I am ok with that. It is rp violence after all. I just hope It will mean something not be just violence for violence sake... right @Vanessa Howl ?


----------



## Deleted member 162282 (Dec 1, 2022)

*Daurvn in his chop-shop is repairing a damaged hover-system, suddenly Ms Howl walks in, she asks with a grin, "Where's my money?" Daurvn says nothing. A moment later Ms Howl walks out of the shop, around her waist, a bear skin dress.*

This is how I'd picture it would go with an avatar holding a knife...


----------



## Vanessa Howl (Dec 1, 2022)

Vulpus_vulpes said:


> I am ok with that. It is rp violence after all. I just hope It will mean something not be just violence for violence sake... right @Vanessa Howl ?


Can it be violent for the sake of getting me off?<_< >_>


----------



## Vanessa Howl (Dec 1, 2022)

Daurvn said:


> *Daurvn in his chop-shop is repairing a damaged hover-system, suddenly Ms Howl walks in, she asks with a grin, "Where's my money?" Daurvn says nothing. A moment later Ms Howl walks out of the chop-shop, around her waist, a bear skin dress.*
> 
> This is how I'd picture it would go with an avatar holding a knife...

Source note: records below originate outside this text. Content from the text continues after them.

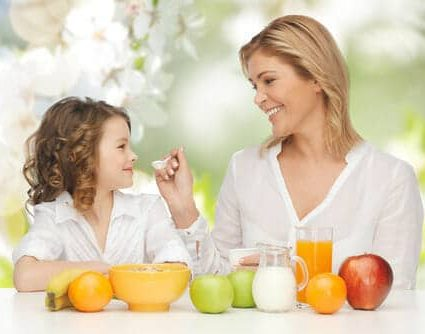 38941864 - people, healthy lifestyle, family and food concept - happy mother and daughter eating healthy breakfast over green summer garden background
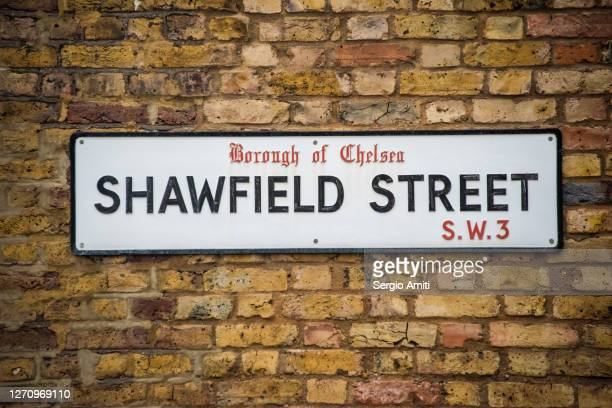 shawfield street sign on brick wall - sign stock pictures, royalty-free photos & images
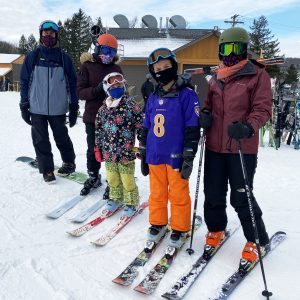 Family of 5 standing together in the snow with their skis on, ready for some fun at Greek Peak Mountain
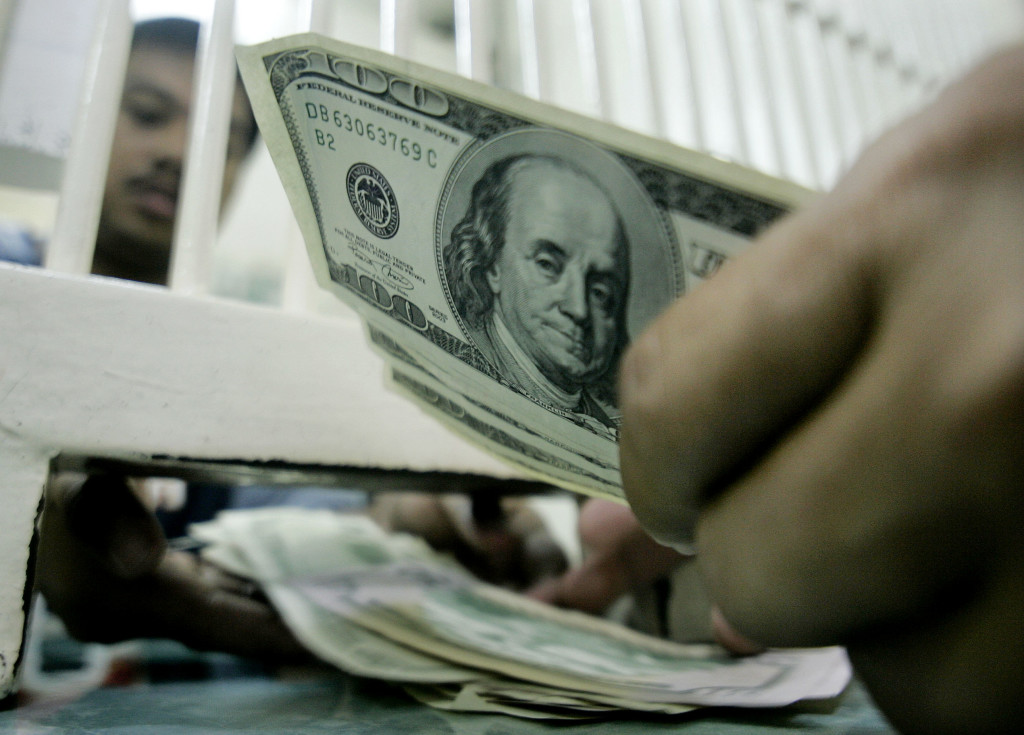 A man changes US dollars at a money changer in Manila on Tuesday July 5, 2005. The peso fell to a new six-month closing low against the U.S. dollar. The dollar finished at 56.245 pesos on the Philippine Dealing System, up from 56.090 Monday and the highest close since 56.255 on Jan. 6. The record low of 56.450 came in March 2004, during political uncertainty ahead of the presidential election.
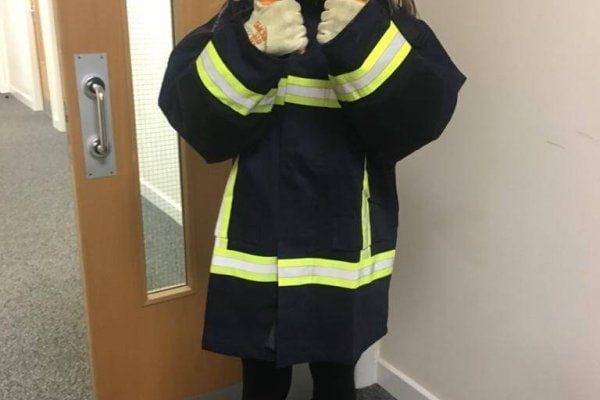 Female young Person wearing firemans outfit
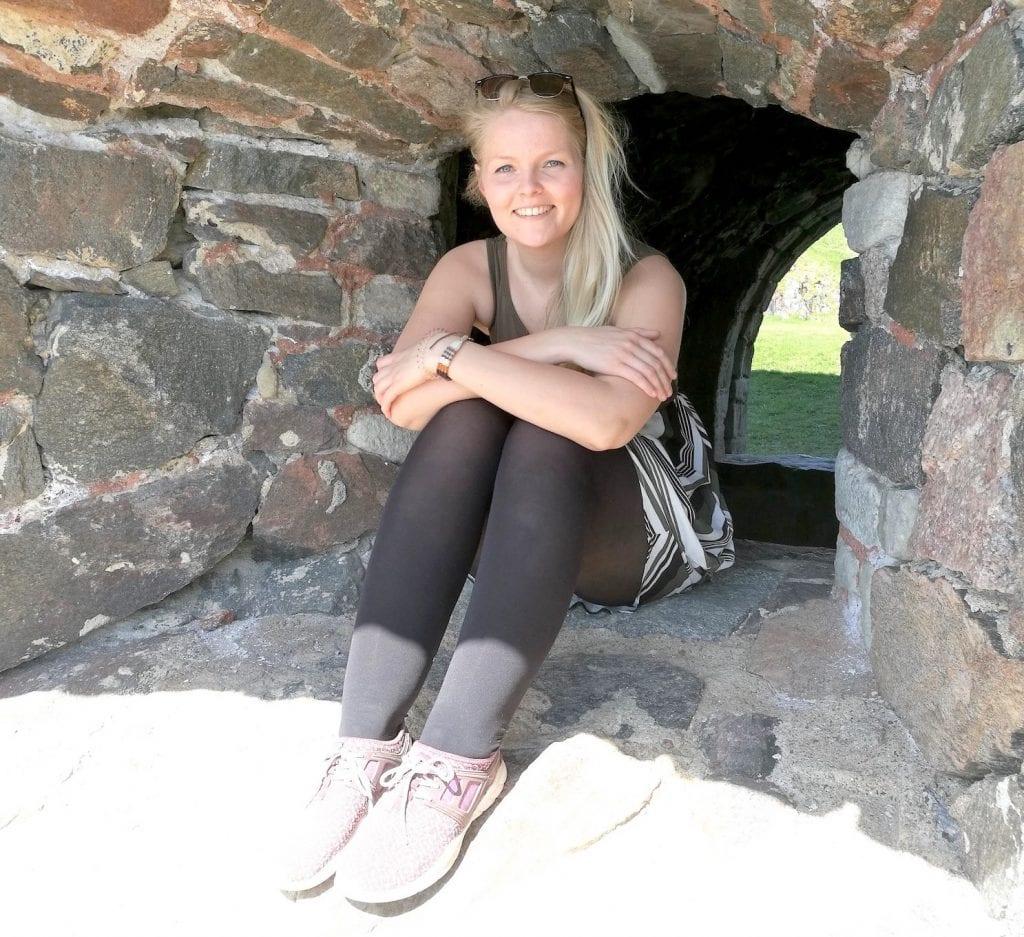 Sanna Niemi istuu kiviseinään upotetussa ikkuna-aukossa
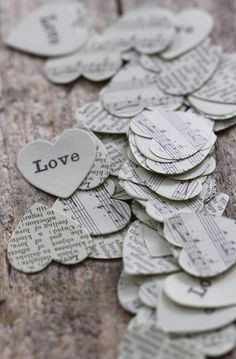 Love Confetti. - could be done with recycled books or music sheets and a large hole punch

You give her too much credit: she's not a mobster, just a psychotic serial killer with a nice bone collection.XD


----------



## Deleted member 162282 (Dec 1, 2022)

Vanessa Howl said:


> You give her too much credit: she's not a mobster, just a psychotic serial killer with a nice bone collection.XD


That's just it, Daurvn didn't owe her any money.


----------



## Vanessa Howl (Dec 1, 2022)

Daurvn said:


> That's just it, Daurvn didn't owe her any money.


Oh my.XD


----------



## Vulpus_vulpes (Dec 1, 2022)

Vanessa Howl said:


> Can it be violent for the sake of getting me off?<_< >_>


Woooow wow, holy shit! Ok. 


Daurvn said:


> *Daurvn in his chop-shop is repairing a damaged hover-system, suddenly Ms Howl walks in, she asks with a grin, "Where's my money?" Daurvn says nothing. A moment later Ms Howl walks out of the shop, around her waist, a bear skin dress.*
> 
> This is how I'd picture it would go with an avatar holding a knife...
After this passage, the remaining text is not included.